Unless anesthesia is properly administered and the case is properly overseen, various grave complications can result including aspiration (liquid or objects into the lungs), heart attack, stroke, hypothermia, paresthesia, etc.

In recent years, Certified Registered Nurse Anesthetists (CRNAs) are often brought into the operating room to fill in where anesthesiologists exclusively used to function. In fact, in several states (New Jersey amongst them) legislation is pending which would allow CRNAs to essentially replace anesthesiologists. CRNA’s are nurses, not medical doctors.
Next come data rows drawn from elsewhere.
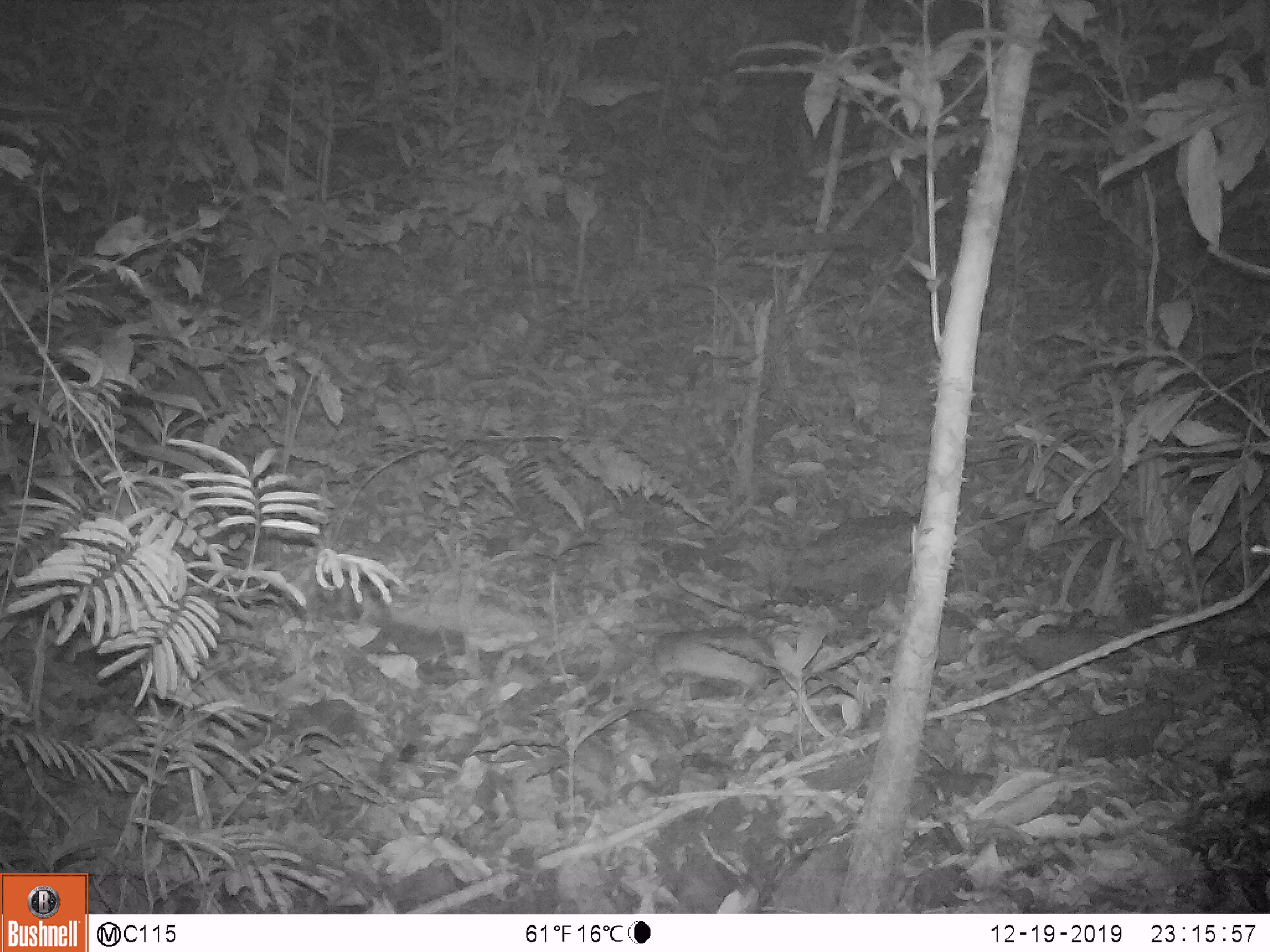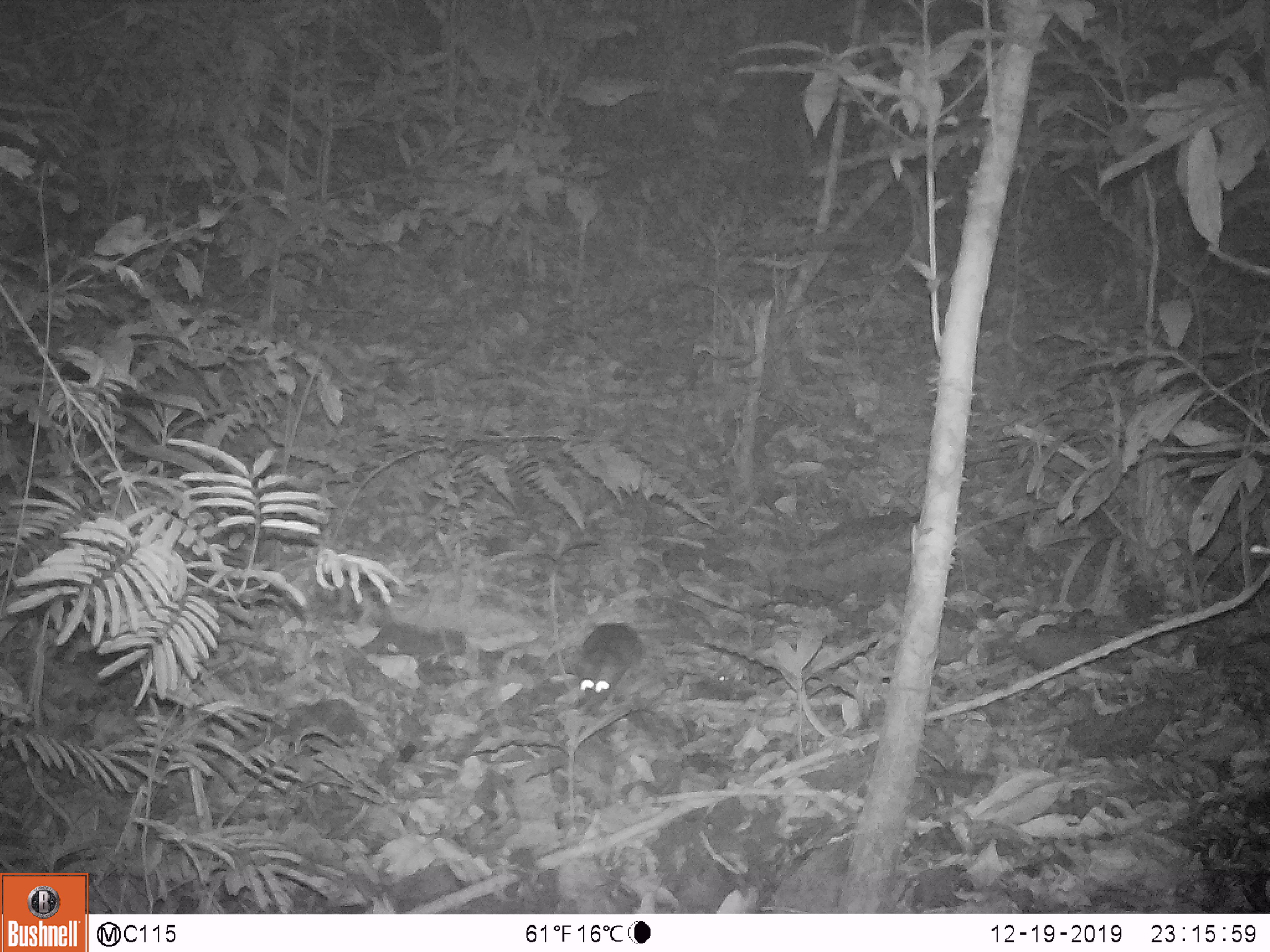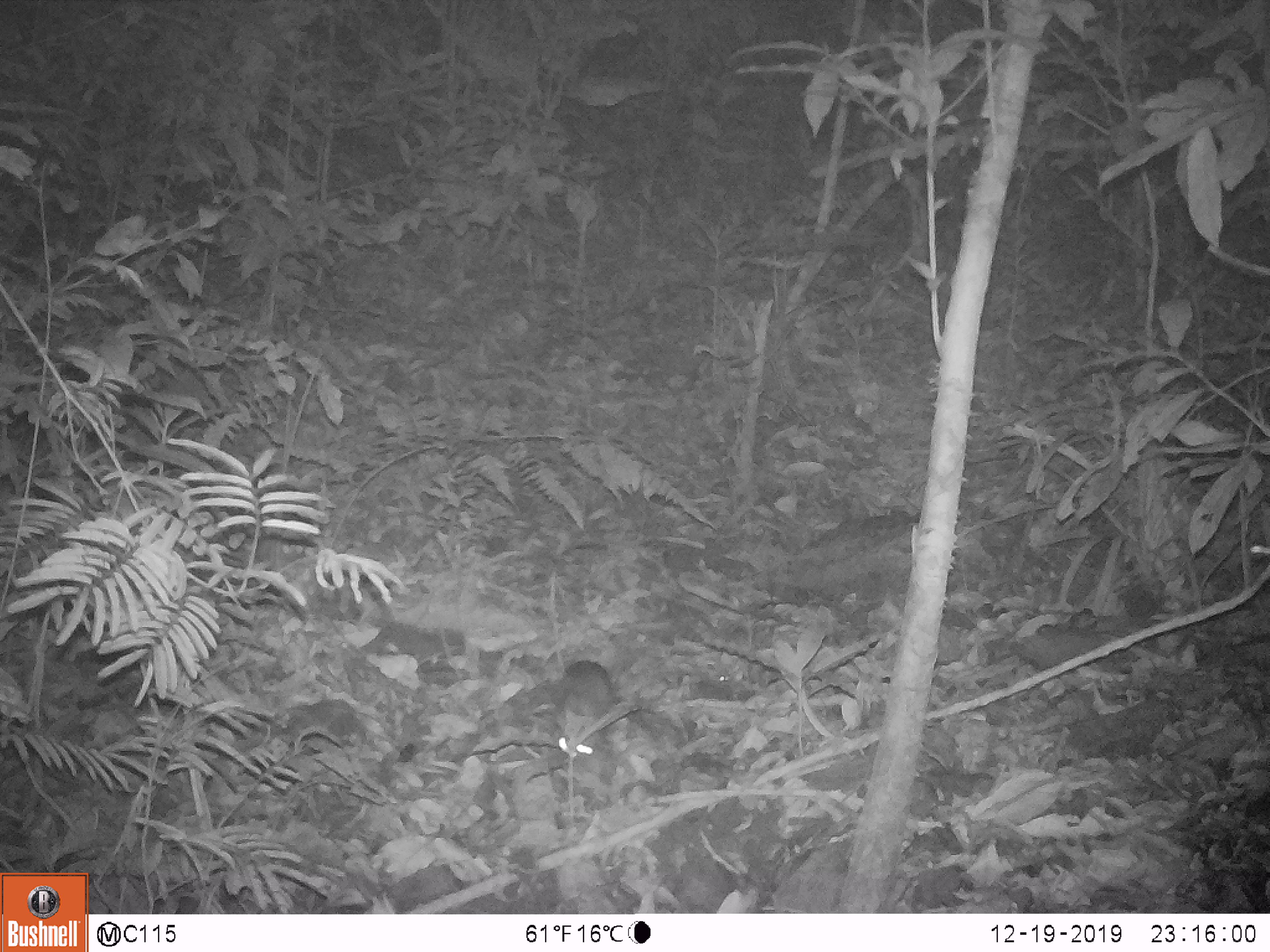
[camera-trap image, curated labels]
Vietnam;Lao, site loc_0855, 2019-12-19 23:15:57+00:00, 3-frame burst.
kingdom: Animalia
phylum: Chordata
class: Mammalia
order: Rodentia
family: Muridae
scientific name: Muridae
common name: old-world mice and rats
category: unidentified murid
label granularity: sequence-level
All patients should inquire of their anesthesiologist pre-surgically whether he or she will actually be there during the entire surgery or whether he is intending to be replaced by CRNA during part of the surgery.

In general, any patient contemplating surgery should carefully select the anesthesiologist who will work on him during surgery. A board-certified anesthesiologist is best. The patient should meet and carefully discuss anesthesia several days before the surgery is to occur. Rather than waiting until just before surgery when the doctor may be rushed, or the patient may be disoriented, a calm and detailed discussion should take place.